ABOUT THIS TASK: A single number is wanted: how many lines of the data below include the string "California"?
** ENTRIES PROVIDED follows **
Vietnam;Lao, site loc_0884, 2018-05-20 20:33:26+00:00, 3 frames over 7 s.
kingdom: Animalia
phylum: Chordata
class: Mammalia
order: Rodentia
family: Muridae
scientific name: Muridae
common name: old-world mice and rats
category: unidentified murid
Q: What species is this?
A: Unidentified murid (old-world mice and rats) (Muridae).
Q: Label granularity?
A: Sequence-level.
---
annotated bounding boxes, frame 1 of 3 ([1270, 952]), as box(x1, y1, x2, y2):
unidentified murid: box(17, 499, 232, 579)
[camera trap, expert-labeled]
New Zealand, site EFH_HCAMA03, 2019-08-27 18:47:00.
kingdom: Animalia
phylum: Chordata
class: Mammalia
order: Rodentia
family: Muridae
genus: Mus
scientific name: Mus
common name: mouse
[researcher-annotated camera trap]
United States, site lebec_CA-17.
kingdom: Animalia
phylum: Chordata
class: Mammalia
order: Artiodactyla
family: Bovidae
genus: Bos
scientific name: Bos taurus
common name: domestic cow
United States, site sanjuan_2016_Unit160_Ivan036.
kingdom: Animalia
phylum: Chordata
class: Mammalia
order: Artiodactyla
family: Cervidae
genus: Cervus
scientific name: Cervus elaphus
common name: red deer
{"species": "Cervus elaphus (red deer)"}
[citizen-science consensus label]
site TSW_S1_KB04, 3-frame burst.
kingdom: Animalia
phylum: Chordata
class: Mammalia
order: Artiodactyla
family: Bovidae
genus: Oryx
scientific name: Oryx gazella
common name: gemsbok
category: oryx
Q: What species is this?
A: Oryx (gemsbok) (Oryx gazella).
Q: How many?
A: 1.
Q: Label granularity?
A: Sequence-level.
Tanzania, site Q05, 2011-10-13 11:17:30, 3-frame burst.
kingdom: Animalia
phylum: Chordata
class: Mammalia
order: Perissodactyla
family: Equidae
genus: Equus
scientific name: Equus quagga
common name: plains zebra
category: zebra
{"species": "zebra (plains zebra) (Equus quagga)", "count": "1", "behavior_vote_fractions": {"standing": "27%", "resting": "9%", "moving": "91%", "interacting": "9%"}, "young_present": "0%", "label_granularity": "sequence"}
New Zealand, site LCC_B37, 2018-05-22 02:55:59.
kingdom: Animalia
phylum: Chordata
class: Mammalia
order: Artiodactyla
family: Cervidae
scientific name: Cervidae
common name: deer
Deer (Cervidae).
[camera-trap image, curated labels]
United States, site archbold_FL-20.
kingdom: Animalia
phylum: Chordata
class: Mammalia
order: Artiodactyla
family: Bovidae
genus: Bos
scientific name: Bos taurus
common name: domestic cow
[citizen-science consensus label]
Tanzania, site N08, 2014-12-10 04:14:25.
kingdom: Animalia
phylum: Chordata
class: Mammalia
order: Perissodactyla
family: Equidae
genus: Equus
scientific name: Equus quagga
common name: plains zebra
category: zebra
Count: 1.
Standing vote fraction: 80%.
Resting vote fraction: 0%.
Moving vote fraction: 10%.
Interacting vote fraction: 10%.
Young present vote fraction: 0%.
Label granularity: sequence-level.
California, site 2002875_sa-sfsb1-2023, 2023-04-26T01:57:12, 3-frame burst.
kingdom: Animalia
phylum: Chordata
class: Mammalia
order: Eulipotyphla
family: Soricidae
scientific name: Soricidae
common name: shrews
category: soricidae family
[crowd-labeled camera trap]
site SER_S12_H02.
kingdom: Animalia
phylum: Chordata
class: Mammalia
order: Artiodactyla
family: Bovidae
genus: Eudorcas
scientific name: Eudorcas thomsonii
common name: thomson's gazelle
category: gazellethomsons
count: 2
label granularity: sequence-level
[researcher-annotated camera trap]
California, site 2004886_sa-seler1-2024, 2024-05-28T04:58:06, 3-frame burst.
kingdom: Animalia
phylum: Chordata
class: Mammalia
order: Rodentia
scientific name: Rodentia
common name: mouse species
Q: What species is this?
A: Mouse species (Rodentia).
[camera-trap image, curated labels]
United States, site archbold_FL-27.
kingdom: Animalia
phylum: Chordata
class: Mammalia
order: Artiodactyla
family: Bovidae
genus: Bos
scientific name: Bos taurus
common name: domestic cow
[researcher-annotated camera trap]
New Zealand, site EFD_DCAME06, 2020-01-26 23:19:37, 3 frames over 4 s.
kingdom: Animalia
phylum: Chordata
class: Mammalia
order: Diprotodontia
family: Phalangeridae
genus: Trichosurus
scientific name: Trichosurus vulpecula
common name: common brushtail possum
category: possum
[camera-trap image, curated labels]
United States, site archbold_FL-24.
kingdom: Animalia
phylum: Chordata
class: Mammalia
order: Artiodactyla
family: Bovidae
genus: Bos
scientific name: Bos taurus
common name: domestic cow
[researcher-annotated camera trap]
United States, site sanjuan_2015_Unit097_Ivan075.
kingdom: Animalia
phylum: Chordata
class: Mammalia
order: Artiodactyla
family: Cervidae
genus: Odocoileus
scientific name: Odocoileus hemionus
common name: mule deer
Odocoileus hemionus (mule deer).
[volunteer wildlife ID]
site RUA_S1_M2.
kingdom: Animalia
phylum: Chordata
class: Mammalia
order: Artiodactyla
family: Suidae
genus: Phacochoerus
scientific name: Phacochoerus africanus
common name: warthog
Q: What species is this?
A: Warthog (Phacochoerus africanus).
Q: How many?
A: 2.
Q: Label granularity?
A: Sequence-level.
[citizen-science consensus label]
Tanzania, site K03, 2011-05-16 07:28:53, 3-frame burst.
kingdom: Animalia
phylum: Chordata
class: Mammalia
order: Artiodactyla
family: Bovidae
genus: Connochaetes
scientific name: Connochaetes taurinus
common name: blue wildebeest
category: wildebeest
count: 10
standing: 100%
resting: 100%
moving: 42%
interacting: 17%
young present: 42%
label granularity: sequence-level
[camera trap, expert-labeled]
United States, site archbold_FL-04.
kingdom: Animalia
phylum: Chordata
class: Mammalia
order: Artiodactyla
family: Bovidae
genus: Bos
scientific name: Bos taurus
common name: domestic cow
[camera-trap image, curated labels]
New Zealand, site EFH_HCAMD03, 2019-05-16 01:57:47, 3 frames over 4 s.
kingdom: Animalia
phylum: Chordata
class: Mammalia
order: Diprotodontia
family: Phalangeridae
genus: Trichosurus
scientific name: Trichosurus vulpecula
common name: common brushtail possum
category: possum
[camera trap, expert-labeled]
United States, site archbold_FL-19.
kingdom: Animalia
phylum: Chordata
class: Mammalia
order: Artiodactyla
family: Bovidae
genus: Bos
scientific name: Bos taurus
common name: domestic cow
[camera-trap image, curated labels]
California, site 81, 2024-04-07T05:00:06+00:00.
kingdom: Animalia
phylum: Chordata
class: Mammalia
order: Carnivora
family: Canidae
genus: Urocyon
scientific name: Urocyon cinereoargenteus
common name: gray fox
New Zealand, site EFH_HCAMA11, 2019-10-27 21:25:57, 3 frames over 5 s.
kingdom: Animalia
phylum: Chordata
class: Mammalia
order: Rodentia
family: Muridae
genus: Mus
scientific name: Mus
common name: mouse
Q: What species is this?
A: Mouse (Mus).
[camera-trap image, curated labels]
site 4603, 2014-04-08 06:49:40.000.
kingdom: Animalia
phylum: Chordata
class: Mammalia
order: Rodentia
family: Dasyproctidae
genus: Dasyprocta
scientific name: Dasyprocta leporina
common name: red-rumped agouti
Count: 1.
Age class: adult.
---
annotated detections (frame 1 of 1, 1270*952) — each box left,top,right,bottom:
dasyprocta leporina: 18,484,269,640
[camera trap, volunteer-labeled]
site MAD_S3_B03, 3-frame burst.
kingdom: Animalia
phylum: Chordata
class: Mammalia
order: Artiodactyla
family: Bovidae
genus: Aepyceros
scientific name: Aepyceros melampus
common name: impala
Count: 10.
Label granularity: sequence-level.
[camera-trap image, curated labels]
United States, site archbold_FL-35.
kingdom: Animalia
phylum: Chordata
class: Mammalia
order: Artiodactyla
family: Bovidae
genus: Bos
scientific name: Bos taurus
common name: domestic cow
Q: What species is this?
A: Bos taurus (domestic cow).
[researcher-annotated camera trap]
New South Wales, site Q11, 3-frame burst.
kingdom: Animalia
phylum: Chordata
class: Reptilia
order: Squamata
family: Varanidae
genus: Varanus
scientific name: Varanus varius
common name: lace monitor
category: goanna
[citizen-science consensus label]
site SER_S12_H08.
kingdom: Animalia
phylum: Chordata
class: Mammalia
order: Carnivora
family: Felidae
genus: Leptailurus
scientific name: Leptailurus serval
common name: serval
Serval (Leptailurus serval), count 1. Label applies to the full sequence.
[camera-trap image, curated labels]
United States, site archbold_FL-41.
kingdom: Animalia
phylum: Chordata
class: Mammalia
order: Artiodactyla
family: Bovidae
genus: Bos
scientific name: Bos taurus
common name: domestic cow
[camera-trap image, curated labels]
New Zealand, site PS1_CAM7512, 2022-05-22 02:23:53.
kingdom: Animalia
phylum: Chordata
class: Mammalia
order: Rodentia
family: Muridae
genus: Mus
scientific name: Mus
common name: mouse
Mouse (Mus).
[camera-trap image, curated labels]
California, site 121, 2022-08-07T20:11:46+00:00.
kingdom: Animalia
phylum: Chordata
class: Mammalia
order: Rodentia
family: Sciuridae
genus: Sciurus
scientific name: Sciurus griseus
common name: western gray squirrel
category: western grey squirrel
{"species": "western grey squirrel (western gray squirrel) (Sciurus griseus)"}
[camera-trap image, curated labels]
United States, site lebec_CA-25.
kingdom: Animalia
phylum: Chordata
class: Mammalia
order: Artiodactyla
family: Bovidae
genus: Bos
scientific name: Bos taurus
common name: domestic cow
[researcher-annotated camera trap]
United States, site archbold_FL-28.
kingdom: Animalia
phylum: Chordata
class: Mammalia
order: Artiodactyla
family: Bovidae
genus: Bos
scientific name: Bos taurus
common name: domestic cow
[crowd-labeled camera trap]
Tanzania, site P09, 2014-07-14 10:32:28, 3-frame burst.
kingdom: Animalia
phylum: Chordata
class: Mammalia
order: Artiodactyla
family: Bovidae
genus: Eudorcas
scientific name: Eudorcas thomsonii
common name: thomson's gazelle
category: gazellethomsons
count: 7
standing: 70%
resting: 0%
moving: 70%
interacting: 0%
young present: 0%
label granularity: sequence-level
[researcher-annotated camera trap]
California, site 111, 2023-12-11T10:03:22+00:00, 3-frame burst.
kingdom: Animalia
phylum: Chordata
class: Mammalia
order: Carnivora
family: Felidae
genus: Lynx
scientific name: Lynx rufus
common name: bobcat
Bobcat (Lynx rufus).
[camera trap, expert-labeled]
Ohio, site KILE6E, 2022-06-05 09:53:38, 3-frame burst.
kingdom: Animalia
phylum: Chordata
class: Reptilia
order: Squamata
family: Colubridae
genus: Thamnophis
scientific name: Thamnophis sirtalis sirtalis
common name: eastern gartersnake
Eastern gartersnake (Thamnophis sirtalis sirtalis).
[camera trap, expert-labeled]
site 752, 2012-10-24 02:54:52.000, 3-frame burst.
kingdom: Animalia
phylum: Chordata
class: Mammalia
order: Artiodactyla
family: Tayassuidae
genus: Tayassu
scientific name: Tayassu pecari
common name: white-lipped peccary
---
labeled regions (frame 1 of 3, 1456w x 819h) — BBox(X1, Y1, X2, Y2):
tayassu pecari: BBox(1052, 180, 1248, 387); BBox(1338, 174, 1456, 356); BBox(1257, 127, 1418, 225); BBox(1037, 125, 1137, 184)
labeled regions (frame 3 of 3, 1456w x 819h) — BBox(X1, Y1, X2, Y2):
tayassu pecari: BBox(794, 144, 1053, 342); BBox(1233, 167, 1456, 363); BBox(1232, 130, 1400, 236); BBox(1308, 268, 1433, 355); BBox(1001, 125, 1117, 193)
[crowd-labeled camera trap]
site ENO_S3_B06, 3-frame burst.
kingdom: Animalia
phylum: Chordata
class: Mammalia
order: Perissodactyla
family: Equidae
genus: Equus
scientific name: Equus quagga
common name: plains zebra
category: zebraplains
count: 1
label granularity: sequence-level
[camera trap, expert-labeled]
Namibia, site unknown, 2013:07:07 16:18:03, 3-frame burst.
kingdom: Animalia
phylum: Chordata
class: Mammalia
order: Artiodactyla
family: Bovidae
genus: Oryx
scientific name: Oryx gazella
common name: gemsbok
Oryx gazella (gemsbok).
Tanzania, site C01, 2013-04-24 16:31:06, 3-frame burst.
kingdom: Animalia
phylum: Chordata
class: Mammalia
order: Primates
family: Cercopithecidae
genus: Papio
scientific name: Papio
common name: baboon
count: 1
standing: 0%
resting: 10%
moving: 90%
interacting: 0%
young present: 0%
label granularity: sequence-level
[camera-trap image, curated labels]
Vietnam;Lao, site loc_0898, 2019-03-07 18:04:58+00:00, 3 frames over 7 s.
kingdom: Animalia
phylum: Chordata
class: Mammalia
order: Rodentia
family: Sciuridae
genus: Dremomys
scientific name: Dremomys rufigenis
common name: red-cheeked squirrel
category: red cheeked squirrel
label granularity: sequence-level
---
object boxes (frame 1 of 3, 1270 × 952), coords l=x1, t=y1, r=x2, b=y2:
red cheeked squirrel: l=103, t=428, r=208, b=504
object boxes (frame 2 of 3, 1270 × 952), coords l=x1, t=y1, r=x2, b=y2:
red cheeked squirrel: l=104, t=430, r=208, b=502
** End of ENTRIES PROVIDED **
THE ANSWER: 5